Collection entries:
───

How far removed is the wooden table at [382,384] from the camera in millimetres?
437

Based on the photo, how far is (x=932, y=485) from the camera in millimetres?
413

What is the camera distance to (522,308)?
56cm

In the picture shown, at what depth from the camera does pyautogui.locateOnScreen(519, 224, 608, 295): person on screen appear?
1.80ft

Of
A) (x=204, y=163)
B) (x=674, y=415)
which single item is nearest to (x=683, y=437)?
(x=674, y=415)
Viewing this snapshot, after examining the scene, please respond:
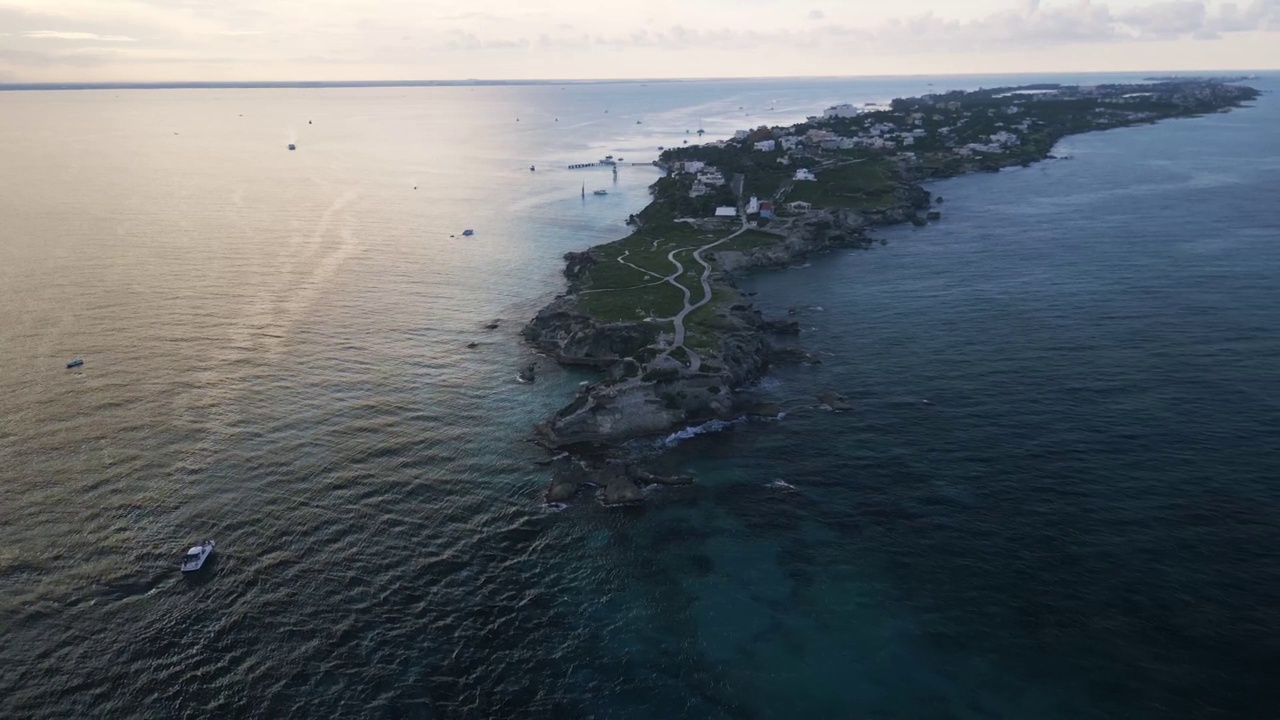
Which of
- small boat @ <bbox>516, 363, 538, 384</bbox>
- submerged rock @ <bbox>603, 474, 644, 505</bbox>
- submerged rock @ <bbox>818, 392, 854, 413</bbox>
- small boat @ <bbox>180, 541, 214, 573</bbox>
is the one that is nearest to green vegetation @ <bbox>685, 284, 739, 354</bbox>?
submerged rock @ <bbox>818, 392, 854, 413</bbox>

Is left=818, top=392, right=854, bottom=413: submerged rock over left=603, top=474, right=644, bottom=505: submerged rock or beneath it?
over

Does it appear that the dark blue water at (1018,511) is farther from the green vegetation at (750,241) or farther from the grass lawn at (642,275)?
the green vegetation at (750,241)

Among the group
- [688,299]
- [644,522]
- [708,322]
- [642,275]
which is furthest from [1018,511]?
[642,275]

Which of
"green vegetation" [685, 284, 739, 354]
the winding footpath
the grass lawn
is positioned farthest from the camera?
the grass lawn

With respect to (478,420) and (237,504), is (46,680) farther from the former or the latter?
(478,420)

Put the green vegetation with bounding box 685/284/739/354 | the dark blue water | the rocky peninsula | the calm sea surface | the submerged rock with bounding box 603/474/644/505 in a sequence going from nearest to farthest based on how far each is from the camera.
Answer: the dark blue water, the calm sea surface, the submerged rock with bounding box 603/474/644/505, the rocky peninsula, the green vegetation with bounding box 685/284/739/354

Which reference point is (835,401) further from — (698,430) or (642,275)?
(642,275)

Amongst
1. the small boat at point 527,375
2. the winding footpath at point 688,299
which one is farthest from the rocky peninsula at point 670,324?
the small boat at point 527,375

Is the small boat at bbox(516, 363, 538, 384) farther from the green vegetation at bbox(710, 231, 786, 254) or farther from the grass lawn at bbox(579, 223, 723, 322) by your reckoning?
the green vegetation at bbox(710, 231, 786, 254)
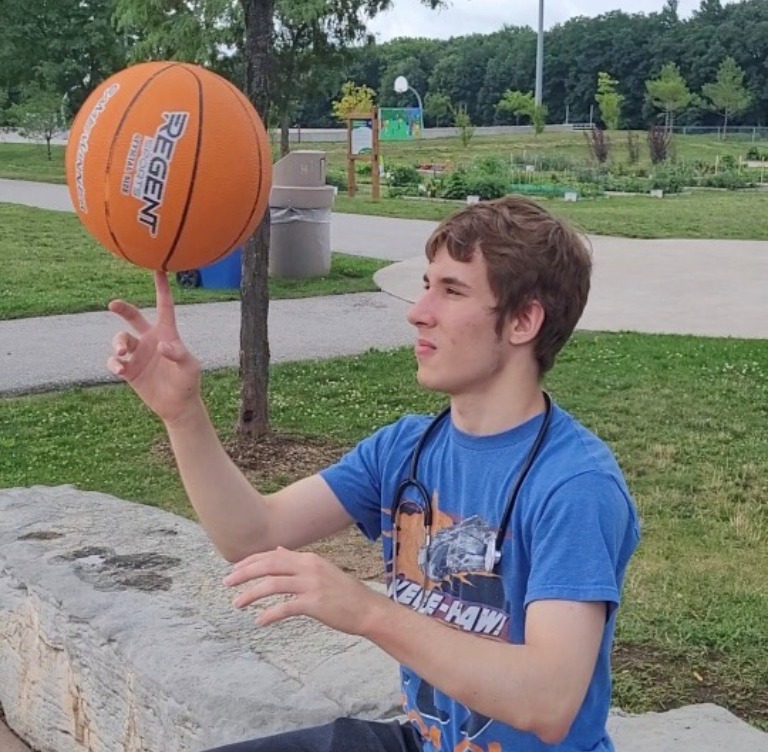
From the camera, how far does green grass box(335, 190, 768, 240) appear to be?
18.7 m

───

- Instructions for the task: Could you return every line of the data above verbatim, with the pictures left out?

- Written solution:
How far removed is the wooden table at [382,384] from the camera in millimetres?
437

Based on the photo, how far is (x=932, y=485) from the camera in millimetres?
413

What is the camera distance to (522,308)?
56cm

In the picture shown, at what depth from the camera does pyautogui.locateOnScreen(519, 224, 608, 295): person on screen appear?
1.80ft

Of
A) (x=204, y=163)
B) (x=674, y=415)
which single item is nearest to (x=683, y=437)?
(x=674, y=415)
Viewing this snapshot, after examining the scene, please respond:
Which of
- small boat @ <bbox>516, 363, 538, 384</bbox>
- submerged rock @ <bbox>603, 474, 644, 505</bbox>
- submerged rock @ <bbox>818, 392, 854, 413</bbox>
- small boat @ <bbox>180, 541, 214, 573</bbox>
is the one that is nearest to green vegetation @ <bbox>685, 284, 739, 354</bbox>?
submerged rock @ <bbox>818, 392, 854, 413</bbox>

Is left=818, top=392, right=854, bottom=413: submerged rock over left=603, top=474, right=644, bottom=505: submerged rock or beneath it?
over

Does it appear that the dark blue water at (1018,511) is farther from the green vegetation at (750,241) or farther from the grass lawn at (642,275)?
the green vegetation at (750,241)

Among the group
- [688,299]
- [644,522]
- [708,322]
- [642,275]
which is furthest from [1018,511]?
[642,275]

Which of
"green vegetation" [685, 284, 739, 354]
the winding footpath
the grass lawn
is positioned farthest from the camera?
the grass lawn

With respect to (478,420) and (237,504), is (46,680) farther from the former or the latter?
(478,420)

Put the green vegetation with bounding box 685/284/739/354 | the dark blue water | the rocky peninsula | the calm sea surface | the submerged rock with bounding box 603/474/644/505 in a sequence going from nearest to farthest based on how far each is from the camera.
Answer: the dark blue water, the calm sea surface, the submerged rock with bounding box 603/474/644/505, the rocky peninsula, the green vegetation with bounding box 685/284/739/354

Which reference point is (835,401) further from — (698,430) or (642,275)?
(642,275)

Amongst
1. the small boat at point 527,375
2. the winding footpath at point 688,299
which one is farthest from the rocky peninsula at point 670,324?
the small boat at point 527,375

Is the small boat at bbox(516, 363, 538, 384) farther from the green vegetation at bbox(710, 231, 786, 254) or farther from the grass lawn at bbox(579, 223, 723, 322) by your reckoning?
the green vegetation at bbox(710, 231, 786, 254)
From the camera, how far does green grass box(335, 190, 768, 240) appear to be?
18.7 m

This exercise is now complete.